◆ Material to process:
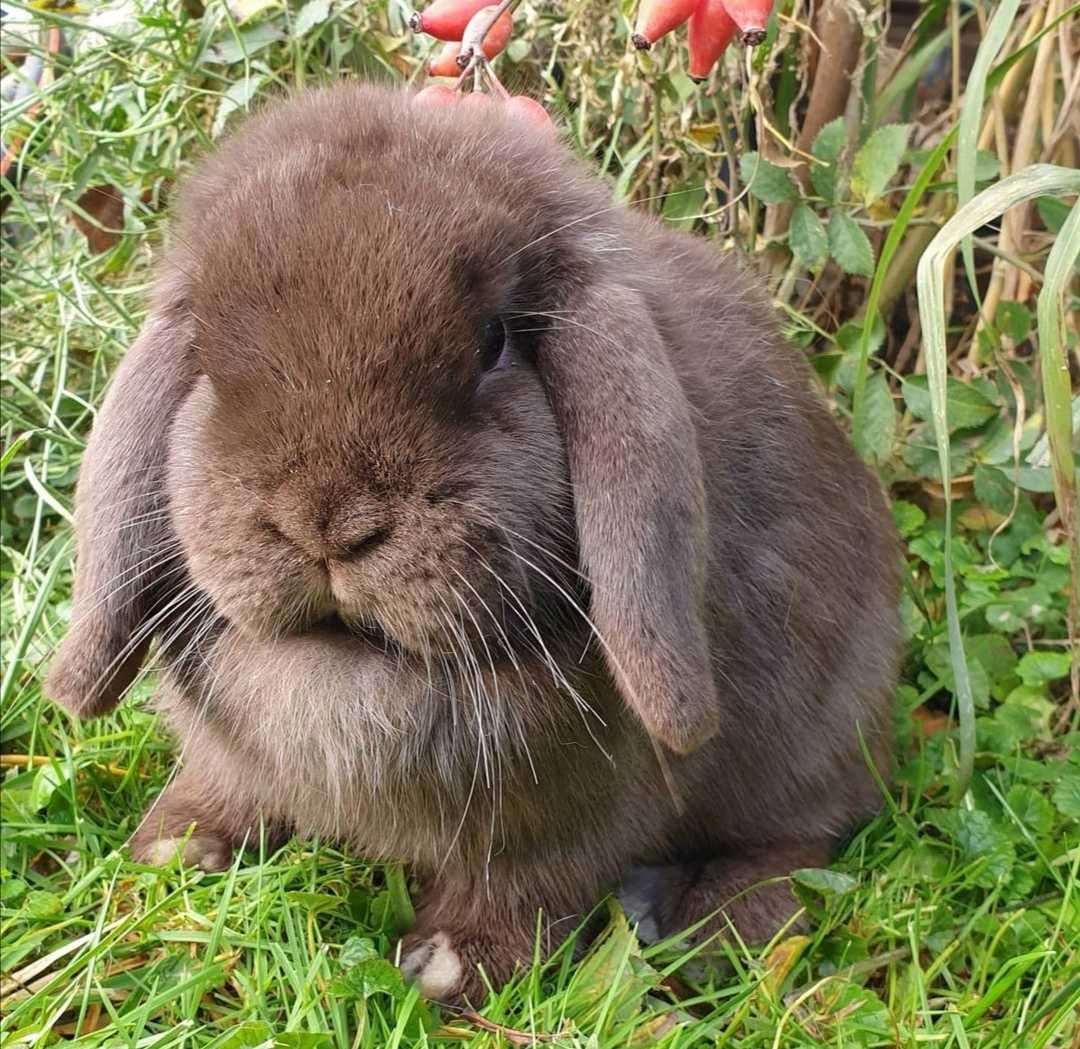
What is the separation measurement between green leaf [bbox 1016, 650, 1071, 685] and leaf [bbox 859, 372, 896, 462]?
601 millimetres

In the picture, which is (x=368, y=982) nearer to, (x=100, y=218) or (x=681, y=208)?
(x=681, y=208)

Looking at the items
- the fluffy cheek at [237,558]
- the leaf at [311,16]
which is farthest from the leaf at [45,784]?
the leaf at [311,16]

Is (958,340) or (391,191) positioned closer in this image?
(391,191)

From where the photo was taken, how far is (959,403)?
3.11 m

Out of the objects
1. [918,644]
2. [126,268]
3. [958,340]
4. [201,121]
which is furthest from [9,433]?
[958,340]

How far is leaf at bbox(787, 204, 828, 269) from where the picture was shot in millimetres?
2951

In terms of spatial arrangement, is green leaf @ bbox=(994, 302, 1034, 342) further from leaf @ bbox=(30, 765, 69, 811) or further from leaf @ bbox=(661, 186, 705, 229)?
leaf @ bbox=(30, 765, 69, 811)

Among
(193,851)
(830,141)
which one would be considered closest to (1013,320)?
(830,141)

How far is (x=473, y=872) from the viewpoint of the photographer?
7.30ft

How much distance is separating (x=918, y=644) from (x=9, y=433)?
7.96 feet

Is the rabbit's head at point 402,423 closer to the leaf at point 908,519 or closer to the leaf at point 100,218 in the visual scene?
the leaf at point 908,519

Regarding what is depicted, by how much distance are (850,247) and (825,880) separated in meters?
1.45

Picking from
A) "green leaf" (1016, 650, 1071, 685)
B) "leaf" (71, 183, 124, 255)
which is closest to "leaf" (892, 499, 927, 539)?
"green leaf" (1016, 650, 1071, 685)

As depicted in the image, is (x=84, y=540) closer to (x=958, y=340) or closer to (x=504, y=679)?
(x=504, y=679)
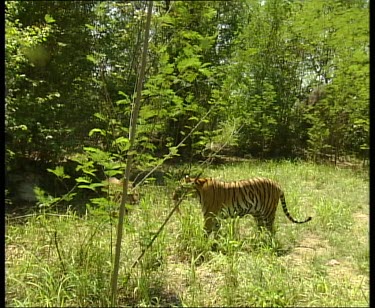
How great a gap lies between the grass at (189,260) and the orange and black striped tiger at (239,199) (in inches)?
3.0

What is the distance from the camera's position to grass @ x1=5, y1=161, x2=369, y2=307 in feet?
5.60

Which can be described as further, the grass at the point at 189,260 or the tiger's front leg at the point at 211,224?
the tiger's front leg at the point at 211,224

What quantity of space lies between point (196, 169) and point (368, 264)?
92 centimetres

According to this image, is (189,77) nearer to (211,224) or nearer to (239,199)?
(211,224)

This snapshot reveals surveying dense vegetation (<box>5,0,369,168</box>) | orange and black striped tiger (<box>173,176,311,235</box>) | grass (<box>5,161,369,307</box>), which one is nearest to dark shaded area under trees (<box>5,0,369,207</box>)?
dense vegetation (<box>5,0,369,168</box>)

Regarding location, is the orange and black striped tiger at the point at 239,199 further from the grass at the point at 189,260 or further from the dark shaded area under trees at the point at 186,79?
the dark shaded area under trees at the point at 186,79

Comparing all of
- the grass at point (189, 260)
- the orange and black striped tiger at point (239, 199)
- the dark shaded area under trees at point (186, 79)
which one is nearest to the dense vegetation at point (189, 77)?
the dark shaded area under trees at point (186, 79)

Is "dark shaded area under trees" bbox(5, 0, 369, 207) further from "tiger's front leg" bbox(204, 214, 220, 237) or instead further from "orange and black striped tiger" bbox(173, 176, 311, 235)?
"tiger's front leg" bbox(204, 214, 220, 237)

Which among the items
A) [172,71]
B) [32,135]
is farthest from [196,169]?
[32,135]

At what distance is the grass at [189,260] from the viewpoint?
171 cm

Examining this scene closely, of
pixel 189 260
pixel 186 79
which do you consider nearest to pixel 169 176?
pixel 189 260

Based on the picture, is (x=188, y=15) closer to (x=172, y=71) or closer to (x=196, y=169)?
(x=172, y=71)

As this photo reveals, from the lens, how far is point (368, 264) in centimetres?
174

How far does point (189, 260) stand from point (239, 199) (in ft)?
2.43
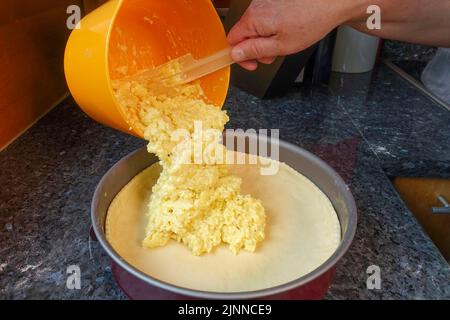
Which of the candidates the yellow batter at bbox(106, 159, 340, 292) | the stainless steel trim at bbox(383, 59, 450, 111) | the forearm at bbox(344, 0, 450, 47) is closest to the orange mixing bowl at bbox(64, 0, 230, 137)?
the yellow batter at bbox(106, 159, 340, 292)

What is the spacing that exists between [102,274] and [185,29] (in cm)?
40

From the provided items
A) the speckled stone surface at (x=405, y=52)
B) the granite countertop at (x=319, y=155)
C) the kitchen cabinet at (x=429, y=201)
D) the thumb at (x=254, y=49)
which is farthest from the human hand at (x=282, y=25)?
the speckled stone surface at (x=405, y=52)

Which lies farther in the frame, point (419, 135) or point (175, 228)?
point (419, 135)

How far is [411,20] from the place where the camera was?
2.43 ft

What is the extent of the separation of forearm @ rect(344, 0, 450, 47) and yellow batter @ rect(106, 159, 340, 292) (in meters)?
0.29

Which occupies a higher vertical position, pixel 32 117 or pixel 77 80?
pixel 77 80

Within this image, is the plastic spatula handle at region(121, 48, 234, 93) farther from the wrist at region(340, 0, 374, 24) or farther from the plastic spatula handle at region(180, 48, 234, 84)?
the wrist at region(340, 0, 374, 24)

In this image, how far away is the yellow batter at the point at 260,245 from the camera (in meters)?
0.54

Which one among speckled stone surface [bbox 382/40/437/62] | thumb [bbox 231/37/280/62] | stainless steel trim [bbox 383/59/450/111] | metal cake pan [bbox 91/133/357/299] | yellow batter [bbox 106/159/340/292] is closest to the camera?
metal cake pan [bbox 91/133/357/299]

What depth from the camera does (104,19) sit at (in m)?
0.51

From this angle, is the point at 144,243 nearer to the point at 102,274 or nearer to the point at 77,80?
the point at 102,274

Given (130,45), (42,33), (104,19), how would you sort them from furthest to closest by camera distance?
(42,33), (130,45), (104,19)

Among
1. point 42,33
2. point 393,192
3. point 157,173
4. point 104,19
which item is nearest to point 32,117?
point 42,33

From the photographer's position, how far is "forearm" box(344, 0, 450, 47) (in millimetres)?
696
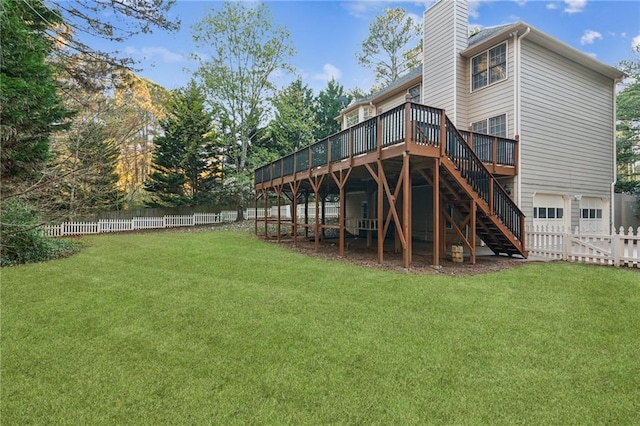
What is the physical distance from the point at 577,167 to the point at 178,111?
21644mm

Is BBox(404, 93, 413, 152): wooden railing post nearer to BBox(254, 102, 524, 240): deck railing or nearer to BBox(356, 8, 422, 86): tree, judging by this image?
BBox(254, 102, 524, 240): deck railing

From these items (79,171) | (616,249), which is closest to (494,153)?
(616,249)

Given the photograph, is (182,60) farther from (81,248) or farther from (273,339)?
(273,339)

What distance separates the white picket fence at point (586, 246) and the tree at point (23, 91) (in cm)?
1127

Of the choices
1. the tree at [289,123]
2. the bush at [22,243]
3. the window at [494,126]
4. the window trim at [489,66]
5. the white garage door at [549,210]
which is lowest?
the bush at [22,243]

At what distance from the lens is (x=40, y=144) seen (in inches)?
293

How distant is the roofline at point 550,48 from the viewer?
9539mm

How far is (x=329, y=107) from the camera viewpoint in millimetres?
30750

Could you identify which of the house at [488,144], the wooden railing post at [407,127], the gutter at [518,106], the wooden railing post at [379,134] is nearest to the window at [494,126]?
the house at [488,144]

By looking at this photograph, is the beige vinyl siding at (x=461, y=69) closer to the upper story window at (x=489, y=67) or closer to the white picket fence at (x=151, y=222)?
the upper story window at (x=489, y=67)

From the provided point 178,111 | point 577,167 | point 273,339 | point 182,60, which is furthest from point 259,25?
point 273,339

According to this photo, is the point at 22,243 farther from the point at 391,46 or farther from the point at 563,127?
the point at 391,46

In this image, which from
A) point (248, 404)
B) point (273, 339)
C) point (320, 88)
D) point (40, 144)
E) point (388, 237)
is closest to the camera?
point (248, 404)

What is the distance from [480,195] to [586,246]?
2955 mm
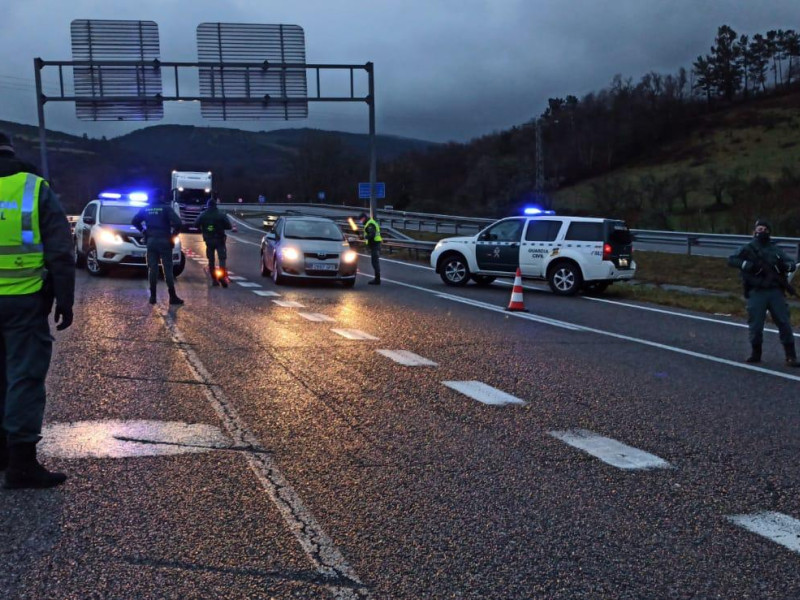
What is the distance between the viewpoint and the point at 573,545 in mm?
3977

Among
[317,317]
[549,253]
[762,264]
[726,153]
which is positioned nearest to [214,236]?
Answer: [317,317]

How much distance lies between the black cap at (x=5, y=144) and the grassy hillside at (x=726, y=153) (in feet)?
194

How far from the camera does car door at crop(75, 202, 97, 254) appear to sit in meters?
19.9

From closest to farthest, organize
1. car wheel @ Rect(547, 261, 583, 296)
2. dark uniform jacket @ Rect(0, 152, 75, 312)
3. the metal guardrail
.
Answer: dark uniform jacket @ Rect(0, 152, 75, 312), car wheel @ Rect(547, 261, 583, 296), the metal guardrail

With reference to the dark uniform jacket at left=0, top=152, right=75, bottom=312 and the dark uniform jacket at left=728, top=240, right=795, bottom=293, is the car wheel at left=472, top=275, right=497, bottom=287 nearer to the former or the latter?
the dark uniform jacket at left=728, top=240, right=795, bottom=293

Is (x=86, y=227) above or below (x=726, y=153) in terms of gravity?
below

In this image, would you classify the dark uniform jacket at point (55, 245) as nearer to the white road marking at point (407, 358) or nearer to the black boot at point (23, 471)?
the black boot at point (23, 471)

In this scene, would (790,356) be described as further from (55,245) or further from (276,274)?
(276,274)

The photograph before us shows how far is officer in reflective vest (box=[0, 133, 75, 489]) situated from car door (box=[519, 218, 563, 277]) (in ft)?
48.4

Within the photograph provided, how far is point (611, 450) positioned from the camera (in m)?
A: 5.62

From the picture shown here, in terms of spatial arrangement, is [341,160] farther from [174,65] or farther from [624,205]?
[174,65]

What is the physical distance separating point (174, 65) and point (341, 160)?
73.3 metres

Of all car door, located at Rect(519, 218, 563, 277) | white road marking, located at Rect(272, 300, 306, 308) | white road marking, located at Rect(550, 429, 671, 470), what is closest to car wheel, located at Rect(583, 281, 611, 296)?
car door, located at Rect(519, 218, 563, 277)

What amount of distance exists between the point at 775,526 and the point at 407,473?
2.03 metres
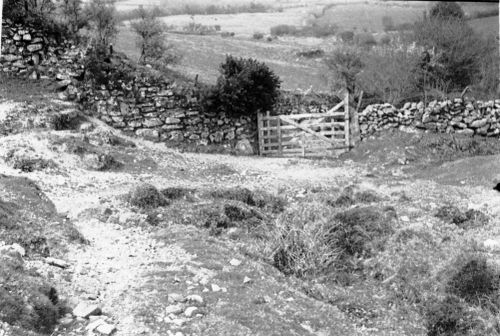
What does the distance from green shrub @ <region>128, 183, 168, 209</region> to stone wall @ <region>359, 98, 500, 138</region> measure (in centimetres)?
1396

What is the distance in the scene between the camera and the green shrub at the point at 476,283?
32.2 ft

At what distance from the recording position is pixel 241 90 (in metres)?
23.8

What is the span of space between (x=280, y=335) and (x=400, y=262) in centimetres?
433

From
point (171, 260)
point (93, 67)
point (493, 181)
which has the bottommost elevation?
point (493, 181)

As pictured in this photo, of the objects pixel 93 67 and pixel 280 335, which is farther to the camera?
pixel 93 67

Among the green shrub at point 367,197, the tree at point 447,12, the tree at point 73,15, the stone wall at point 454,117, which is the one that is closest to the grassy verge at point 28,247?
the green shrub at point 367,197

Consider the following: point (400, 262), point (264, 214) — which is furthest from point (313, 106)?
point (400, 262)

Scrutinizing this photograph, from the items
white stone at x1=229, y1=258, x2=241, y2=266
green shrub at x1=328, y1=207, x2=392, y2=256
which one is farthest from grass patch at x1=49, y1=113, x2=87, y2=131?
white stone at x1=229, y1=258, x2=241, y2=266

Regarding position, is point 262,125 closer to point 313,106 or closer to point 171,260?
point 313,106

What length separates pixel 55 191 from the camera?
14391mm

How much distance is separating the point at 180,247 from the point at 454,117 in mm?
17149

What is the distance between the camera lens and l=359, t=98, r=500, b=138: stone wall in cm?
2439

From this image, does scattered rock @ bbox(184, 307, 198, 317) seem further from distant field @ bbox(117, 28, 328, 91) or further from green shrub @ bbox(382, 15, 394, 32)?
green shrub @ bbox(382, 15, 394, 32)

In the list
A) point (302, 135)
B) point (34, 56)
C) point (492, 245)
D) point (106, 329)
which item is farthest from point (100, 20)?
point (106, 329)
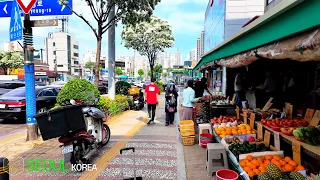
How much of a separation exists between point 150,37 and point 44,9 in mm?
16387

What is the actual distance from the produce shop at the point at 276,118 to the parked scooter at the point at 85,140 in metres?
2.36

◆ Given instruction:
Could you render the records as a numbered list, beginning at the line that has "Within the photograph" and stopping after the line that has "73.3 metres", with blank lines dropped?

◆ Answer in full:
1. Within the photograph provided, how far is point (611, 450) positioned from the camera (in m)?
2. A: 5.62
3. From the picture shown here, in terms of spatial arrangement, is [341,160] farther from [174,65] or farther from [624,205]?
4. [174,65]
5. What is the physical distance separating point (174, 65) and point (341, 160)?
6. 73.3 metres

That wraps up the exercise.